In Section Four of this chapter, we learned about how we can use selections once they are make within attribute tables, and one of those was Limit the Input Features for a Geoprocessing Tool. Technically, Select by Location is a geoprocessing tool, as it processes spatial data via a tool, so making a selection prior to running the tool can be helpful.
In the case of our earthquakes in California example, we see that the polygon layer is not made up of just California, but of all the US_States (cleverly noted by the name of the layer), meaning we need to limit the tool to run only for the State of California. We see that in the US_States layer, there is a selection of one feature - the State of California. Having just the one state selected will help limit the input features of the geoprocessing tool (Select by Location), which is noted by placing a check mark in the box.

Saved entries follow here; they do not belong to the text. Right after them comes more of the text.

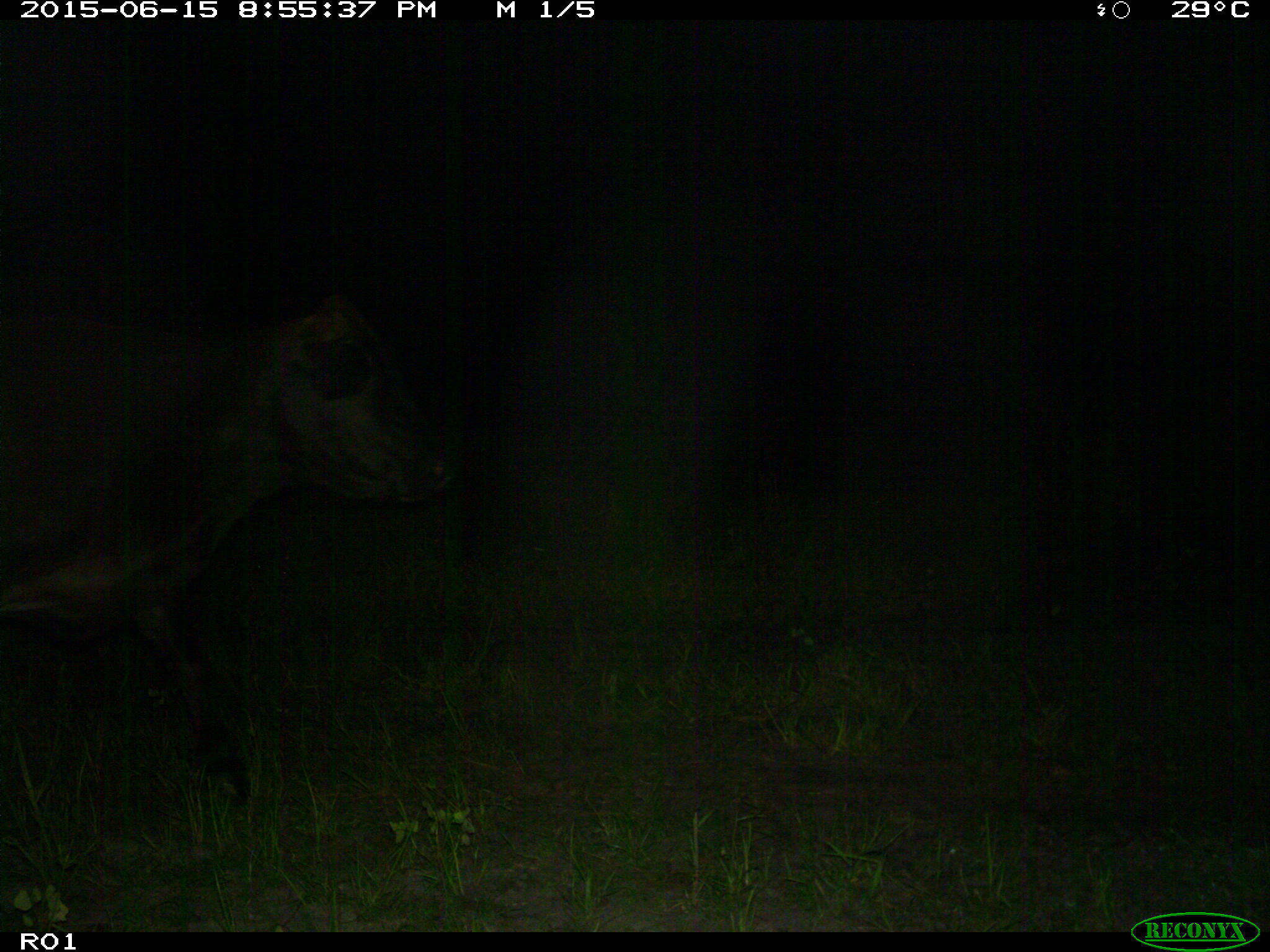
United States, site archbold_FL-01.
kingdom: Animalia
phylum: Chordata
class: Mammalia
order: Artiodactyla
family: Bovidae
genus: Bos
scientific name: Bos taurus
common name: domestic cow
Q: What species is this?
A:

Just below the Source Layer dropdown, we see a check box which states Use Selected Features. This tells the tool to not use all the the states, but limit the relationship query to only the State of California. When we look at the US_States attribute table, we see that there is (1 out of 51 Selected), and that one feature is California. Below the Source Layer dropdown (where the US_States are set), the Use Selected features box notes (1 feature selected), referring to the State of California. The Select by Location tool both recognizes and honors a selection made in the Source Layer.
|Understanding the Spatial Selection Method
The last part of the question we need to address is "...happened within the border of...", referring to which earthquakes occurred within the boundary of the State of California. When you examine the picture at the start of this section, you can see that some of points land inside and some outside of the boundary of the State of California. The Select by Location tool needs you to establish what the Spatial selection method for the target layer feature(s), meaning the tool needs to understand how you would like the source and the target layer to interact in order to select features within the target layer. The default is "intersect the source layer feature", meaning that in order to select features (rows) in the target layer, those features must intersect the features in the source layer.

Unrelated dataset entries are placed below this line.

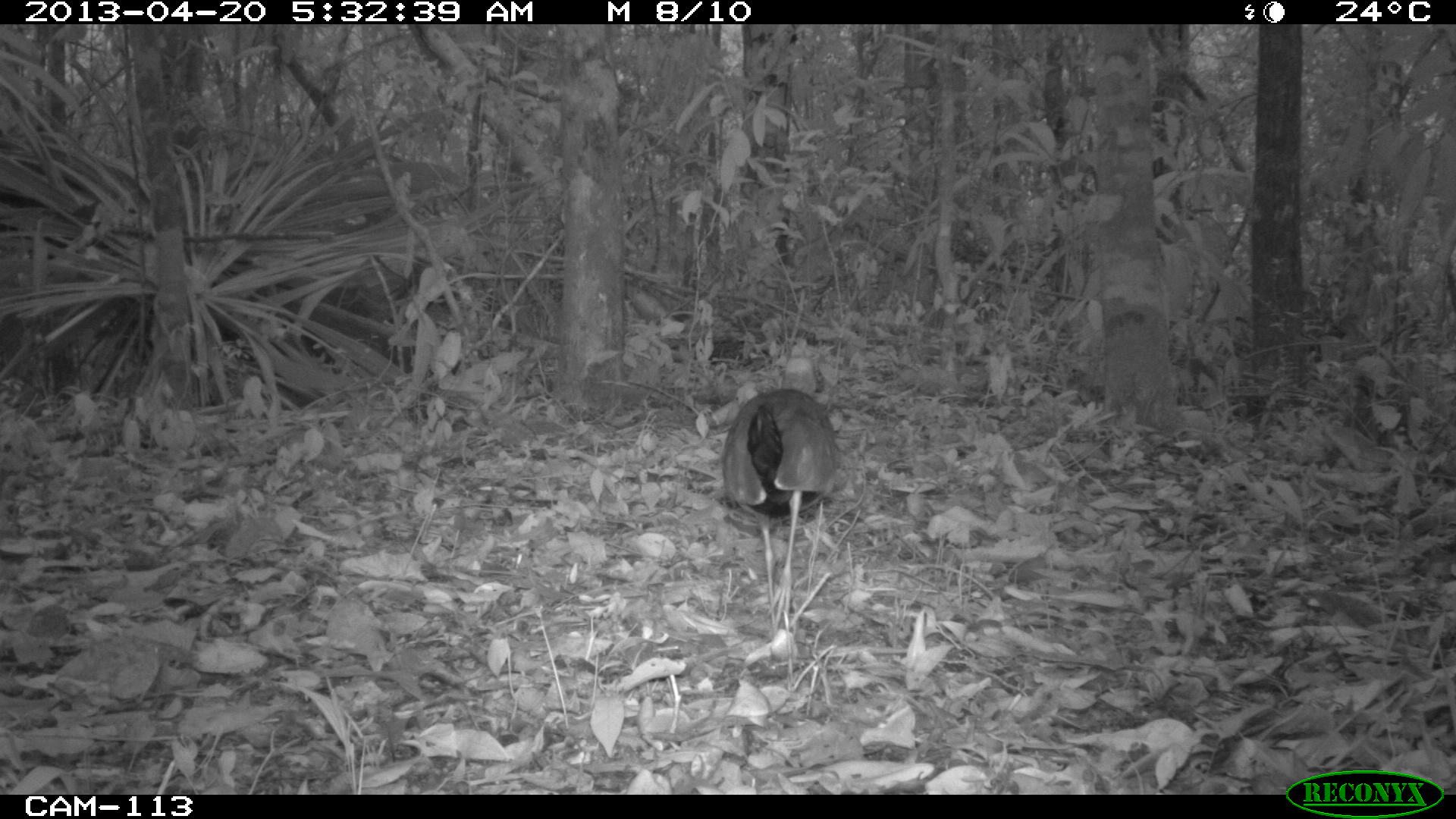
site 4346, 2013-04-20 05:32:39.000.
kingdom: Animalia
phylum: Chordata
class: Aves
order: Gruiformes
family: Rallidae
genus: Aramides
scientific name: Aramides cajaneus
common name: gray-necked wood-rail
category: aramides cajanea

In our earthquakes of California example, we have set the tool to examine what points in the earthquake layer intersect the polygon which makes up the State of California. There are other spatial selection methods, as explained in the table below. This, again, is not a chance for you to memorize how the tool works, but understand that the tool explores spatial relationships between the target and source layers in many different ways.
|Apply a Search Distance
In addition to the spatial selection methods available, you can apply an additional search distance to the relationship to extend the spatial search beyond the definite boundaries of the source layer. For example, if you wanted to know not only which earthquakes occurred within the State of California, but which ones happened within the state AND within a mile of the state border, you could apply a search distance.

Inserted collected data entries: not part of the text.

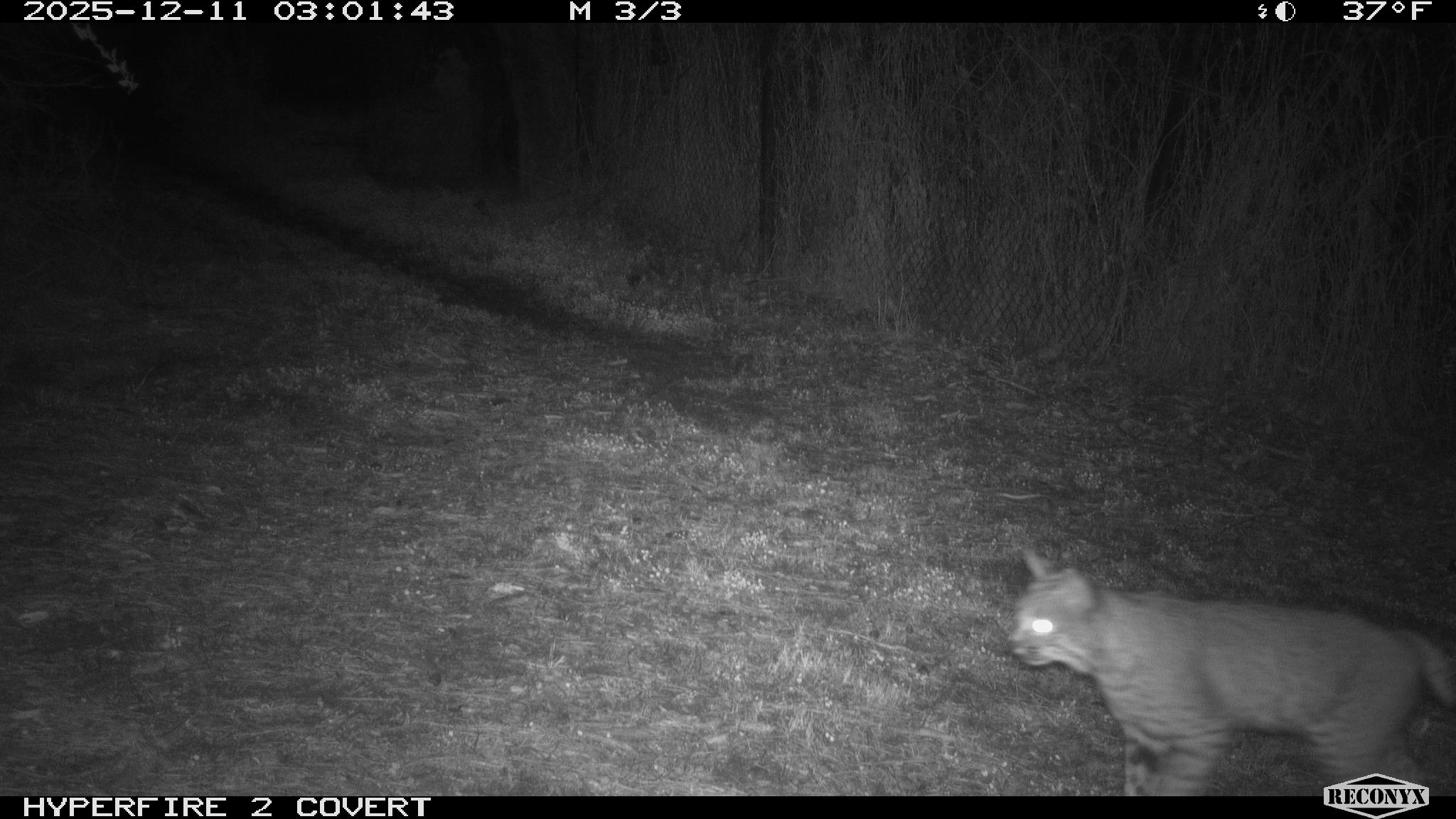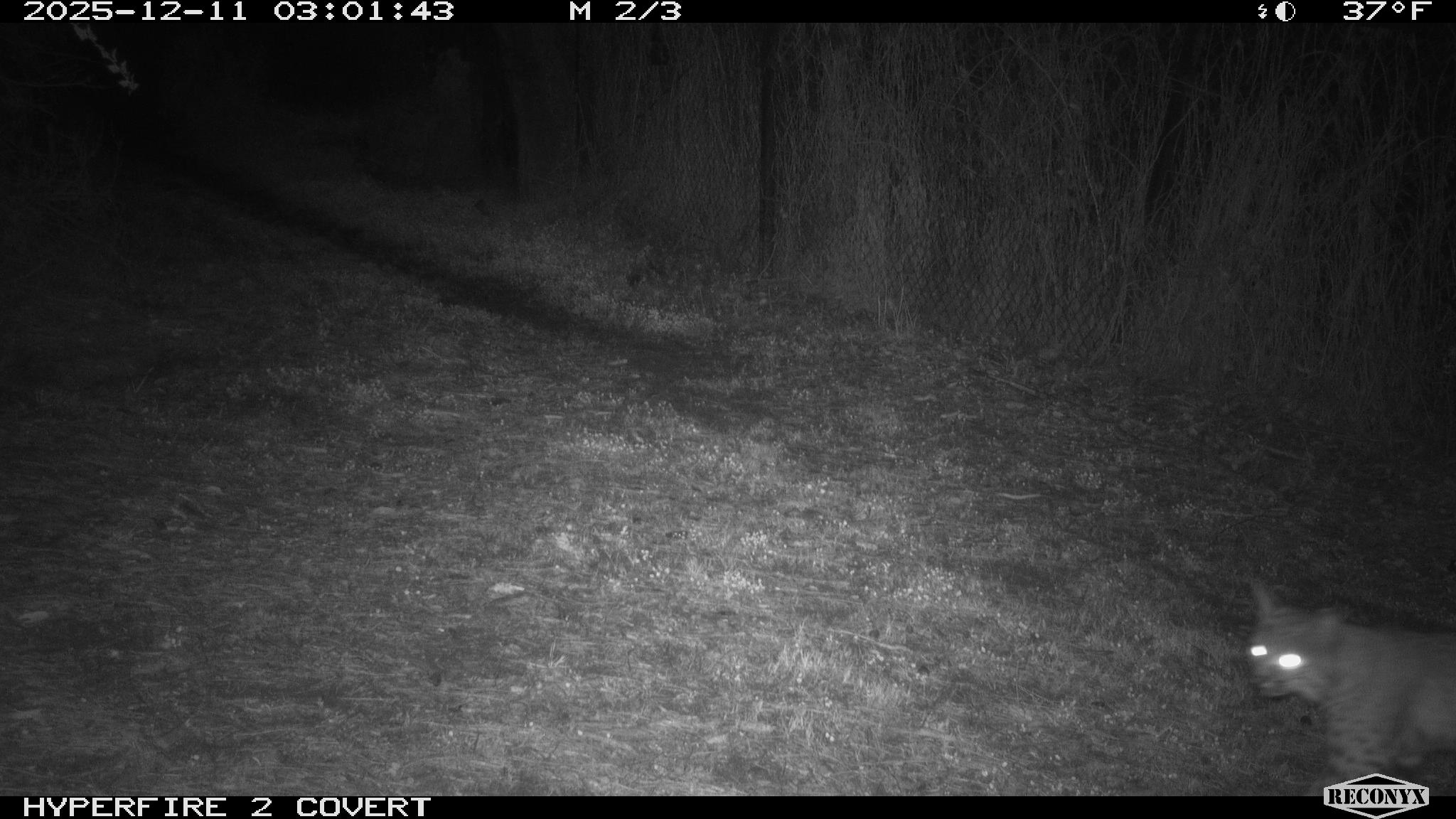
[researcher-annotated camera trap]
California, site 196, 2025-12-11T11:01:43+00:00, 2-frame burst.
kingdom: Animalia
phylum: Chordata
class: Mammalia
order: Carnivora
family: Felidae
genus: Lynx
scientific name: Lynx rufus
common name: bobcat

If you ever run the tool and you notice the selection happened, but so did a whole bunch that surround the intended selection, you most likely have checked this box. Whenever the tool outcome was unexpected, examine all of the tool inputs, as ArcMap will always do exactly what you tell it to do. If the outcome was not as you anticipated, you most likely told it to do something you didn't want it to do and you need to find that mistake in the tool input. This is true for all things ArcMap, as you will discover over and over in the course of lab.